As Landemore herself acknowledges, Ireland—a "gold standard” for these assemblies—is the country least likely to move toward “politics without politicians” because the assemblies have actually restored trust in the existing political class. If the goal is to abolish politicians and pursue new avenues of governance, why is her preferred method—the assembly—acting as life support for the status quo?

An even bigger conceptual failure of the book is its failure to reckon with the technocracies that are at the heart of 21st century government. Landemore directs her jeremiad at politicians even though the real architects of modern life are regulators and judges, as well as the lawyers, lobbyists, philanthropists, corporations, and NGOs that operate outside our government. These are the people who write the actual text of the laws—the thousands of pages of code that dictate everything from environmental standards to tax law. They are not elected, but they aren't ordinary citizens either.

In this context, assemblies feel like weddings. And deliberative democracy people are largely wedding planners, focused on these events. But what democracy needs are marriage counselors, who could might bring everyday people, and their ideas, into the lobbies and bureaucracies that really rule.

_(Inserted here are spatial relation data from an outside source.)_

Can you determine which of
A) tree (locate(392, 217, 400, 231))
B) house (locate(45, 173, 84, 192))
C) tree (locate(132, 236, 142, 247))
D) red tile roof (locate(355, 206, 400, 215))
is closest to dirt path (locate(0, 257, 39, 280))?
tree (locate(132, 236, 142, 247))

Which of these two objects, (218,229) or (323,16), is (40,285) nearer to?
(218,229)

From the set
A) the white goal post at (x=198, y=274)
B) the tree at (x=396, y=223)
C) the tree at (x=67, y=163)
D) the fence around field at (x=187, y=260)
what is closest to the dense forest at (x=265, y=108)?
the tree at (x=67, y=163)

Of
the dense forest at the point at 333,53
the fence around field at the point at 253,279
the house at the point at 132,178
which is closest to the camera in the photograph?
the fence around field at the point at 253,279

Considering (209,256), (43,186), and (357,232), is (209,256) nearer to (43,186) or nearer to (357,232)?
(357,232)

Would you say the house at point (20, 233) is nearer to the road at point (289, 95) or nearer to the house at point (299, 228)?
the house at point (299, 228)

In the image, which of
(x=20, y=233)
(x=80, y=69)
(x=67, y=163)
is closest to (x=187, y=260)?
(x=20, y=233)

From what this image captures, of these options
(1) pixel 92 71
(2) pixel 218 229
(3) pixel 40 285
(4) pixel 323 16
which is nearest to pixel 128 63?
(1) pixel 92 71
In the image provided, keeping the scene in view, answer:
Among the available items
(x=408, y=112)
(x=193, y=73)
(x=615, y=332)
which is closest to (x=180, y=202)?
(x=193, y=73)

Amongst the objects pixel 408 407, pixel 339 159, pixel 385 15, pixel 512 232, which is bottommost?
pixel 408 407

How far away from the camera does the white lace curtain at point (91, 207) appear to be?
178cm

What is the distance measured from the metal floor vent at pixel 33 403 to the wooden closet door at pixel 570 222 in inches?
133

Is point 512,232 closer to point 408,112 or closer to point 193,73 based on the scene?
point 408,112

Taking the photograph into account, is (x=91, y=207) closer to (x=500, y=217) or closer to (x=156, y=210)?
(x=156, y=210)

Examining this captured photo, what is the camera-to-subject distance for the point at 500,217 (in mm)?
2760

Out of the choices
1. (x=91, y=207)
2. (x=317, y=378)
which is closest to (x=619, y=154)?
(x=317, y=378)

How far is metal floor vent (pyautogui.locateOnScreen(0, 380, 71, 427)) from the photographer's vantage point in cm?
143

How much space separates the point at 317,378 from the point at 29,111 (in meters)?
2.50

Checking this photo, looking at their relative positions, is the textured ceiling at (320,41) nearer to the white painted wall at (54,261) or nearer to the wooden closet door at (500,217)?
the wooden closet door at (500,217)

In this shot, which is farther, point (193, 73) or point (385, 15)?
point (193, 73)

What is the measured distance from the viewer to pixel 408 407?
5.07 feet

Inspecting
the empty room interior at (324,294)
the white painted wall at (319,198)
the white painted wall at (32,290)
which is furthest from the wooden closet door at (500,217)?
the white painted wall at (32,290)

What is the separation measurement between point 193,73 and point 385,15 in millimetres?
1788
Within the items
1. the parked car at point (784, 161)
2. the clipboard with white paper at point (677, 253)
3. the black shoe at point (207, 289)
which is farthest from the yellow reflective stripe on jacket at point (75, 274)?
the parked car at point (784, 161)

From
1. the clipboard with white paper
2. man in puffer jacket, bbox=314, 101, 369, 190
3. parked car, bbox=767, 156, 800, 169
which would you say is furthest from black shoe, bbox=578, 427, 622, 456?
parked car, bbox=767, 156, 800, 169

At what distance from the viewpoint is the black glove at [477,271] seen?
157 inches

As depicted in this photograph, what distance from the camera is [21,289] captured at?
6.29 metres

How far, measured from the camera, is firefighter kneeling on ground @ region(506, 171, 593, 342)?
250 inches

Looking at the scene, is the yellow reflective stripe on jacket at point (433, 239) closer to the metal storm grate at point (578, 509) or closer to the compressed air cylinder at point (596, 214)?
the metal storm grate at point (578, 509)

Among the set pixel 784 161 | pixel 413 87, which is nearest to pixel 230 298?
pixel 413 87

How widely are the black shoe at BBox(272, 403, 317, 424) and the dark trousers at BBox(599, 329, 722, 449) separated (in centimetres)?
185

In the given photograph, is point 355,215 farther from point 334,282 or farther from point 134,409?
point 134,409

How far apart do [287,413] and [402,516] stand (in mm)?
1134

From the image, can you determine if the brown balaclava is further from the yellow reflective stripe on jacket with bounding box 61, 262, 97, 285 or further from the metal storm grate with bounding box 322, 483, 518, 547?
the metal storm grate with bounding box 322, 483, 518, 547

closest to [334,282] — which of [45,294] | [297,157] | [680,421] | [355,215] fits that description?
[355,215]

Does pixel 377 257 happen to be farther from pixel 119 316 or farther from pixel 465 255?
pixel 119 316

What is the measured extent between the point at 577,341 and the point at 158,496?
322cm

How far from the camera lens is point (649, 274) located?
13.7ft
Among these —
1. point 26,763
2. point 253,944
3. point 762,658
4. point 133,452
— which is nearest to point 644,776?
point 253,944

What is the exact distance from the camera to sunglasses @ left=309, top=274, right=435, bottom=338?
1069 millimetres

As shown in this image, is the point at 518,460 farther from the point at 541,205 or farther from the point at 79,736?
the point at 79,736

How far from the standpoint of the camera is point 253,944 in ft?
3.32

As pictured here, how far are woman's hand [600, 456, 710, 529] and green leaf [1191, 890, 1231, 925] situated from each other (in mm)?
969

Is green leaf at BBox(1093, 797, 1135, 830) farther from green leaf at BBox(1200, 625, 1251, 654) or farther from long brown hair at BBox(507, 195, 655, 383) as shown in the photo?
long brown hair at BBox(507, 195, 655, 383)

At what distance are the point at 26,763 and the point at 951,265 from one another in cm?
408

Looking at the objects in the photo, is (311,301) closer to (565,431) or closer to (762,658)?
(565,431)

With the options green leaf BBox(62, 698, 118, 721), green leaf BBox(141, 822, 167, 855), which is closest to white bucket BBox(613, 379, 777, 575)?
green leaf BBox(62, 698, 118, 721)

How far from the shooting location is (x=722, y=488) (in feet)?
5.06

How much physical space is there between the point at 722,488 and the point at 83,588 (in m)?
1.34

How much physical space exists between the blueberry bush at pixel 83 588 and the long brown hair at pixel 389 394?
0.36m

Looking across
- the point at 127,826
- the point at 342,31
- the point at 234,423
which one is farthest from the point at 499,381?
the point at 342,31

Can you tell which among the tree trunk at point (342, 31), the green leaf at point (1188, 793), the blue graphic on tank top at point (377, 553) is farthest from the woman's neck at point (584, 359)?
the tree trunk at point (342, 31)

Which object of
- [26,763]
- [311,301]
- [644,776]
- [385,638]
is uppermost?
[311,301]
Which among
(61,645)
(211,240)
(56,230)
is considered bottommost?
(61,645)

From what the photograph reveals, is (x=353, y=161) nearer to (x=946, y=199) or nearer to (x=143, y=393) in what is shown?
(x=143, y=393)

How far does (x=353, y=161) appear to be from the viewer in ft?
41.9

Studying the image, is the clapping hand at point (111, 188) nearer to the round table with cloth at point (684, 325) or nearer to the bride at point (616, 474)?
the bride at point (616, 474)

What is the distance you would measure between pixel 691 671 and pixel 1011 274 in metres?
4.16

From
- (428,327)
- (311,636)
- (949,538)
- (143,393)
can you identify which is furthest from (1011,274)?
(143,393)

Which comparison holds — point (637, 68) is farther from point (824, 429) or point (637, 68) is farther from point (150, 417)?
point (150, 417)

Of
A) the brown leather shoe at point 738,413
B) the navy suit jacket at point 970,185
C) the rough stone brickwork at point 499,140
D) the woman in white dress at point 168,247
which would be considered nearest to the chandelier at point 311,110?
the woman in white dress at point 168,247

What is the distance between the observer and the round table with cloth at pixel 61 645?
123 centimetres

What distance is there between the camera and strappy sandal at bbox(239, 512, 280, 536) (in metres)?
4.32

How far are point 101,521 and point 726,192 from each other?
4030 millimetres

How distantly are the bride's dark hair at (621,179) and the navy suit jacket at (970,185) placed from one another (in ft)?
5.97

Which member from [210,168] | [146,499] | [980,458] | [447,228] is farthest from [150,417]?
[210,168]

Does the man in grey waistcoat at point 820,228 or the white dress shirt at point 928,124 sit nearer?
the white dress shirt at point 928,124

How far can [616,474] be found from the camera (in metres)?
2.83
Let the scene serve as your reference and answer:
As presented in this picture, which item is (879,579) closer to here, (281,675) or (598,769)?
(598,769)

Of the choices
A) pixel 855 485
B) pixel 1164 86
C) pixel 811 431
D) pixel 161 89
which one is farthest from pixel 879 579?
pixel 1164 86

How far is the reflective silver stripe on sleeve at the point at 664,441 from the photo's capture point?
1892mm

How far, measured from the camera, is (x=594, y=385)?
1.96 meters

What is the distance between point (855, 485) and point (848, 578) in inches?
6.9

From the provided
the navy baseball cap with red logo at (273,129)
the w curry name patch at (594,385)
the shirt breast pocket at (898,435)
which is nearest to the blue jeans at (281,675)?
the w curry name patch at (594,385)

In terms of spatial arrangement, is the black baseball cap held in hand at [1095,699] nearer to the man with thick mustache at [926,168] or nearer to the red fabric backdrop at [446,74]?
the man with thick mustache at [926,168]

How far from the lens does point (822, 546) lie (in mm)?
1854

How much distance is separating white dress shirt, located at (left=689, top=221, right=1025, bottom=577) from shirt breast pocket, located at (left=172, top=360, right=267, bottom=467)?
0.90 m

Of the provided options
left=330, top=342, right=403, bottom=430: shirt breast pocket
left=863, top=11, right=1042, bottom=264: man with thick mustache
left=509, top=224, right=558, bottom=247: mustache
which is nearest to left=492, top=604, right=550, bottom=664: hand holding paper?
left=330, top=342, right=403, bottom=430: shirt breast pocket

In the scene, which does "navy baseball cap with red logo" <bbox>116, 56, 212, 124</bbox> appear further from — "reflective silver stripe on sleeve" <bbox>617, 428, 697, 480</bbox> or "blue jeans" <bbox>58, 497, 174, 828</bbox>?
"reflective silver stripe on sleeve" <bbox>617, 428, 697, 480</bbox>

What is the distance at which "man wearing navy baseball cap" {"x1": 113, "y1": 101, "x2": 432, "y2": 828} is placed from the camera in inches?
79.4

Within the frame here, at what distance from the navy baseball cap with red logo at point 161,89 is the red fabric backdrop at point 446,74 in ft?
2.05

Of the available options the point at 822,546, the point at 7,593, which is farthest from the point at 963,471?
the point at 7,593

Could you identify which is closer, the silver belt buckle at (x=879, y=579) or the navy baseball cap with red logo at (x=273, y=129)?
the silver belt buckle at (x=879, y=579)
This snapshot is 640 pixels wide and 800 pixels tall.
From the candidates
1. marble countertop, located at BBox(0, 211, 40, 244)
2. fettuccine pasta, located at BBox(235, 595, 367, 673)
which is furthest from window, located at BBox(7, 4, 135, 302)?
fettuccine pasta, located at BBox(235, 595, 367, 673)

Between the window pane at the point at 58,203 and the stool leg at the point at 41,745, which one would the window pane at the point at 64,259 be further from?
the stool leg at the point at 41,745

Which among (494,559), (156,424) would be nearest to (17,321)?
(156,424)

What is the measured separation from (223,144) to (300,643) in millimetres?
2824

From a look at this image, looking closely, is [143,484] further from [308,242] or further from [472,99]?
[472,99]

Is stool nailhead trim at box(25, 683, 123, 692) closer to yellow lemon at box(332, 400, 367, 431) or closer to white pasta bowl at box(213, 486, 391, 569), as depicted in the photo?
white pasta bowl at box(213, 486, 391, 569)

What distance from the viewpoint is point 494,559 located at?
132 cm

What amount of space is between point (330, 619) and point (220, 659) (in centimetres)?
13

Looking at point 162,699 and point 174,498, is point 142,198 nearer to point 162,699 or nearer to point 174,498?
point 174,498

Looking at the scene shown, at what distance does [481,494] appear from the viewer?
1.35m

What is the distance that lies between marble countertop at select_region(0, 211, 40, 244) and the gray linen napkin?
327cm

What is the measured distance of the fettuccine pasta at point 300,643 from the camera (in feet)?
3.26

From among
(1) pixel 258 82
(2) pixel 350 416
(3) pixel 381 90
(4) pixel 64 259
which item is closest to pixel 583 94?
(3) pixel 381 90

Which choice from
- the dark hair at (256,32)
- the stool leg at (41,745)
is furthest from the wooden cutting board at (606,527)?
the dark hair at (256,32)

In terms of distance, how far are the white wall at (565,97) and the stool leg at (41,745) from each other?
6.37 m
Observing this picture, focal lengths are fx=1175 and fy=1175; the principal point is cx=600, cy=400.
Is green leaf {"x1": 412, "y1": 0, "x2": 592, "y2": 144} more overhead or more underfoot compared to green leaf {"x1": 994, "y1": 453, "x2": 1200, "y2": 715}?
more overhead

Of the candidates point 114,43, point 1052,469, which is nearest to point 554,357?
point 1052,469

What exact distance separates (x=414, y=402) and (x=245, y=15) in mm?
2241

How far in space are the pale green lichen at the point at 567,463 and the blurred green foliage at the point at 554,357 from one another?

Instead of expensive, 150-person assemblies promoted in this book, we need a co-cretion model that has everyday people imagining and drafting new laws together with technocrats, negotiating directly with lobbyists, and implementing more services themselves.

Despite its contradictions, Politics Without Politicians is a vital book. Landermore is right that too many of us see democracy as something we watch in the media, rather than something we must do ourselves.  Her description of the "therapeutic effect" of deliberation—of people learning to respect, and even “love” each other—is a much-needed antidote to the rage-fueled incentives of the digital age.

She calls for a world where democracy is a "daily practice," modeled at home, in the office, and in the street. Even if her vision of a world ignores the lawyers and technocrats lurking in the wings—it challenges us to ask a question we’ve been avoiding for too long.

 Why are we still hiring people to represent us, when we are capable of doing the job ourselves?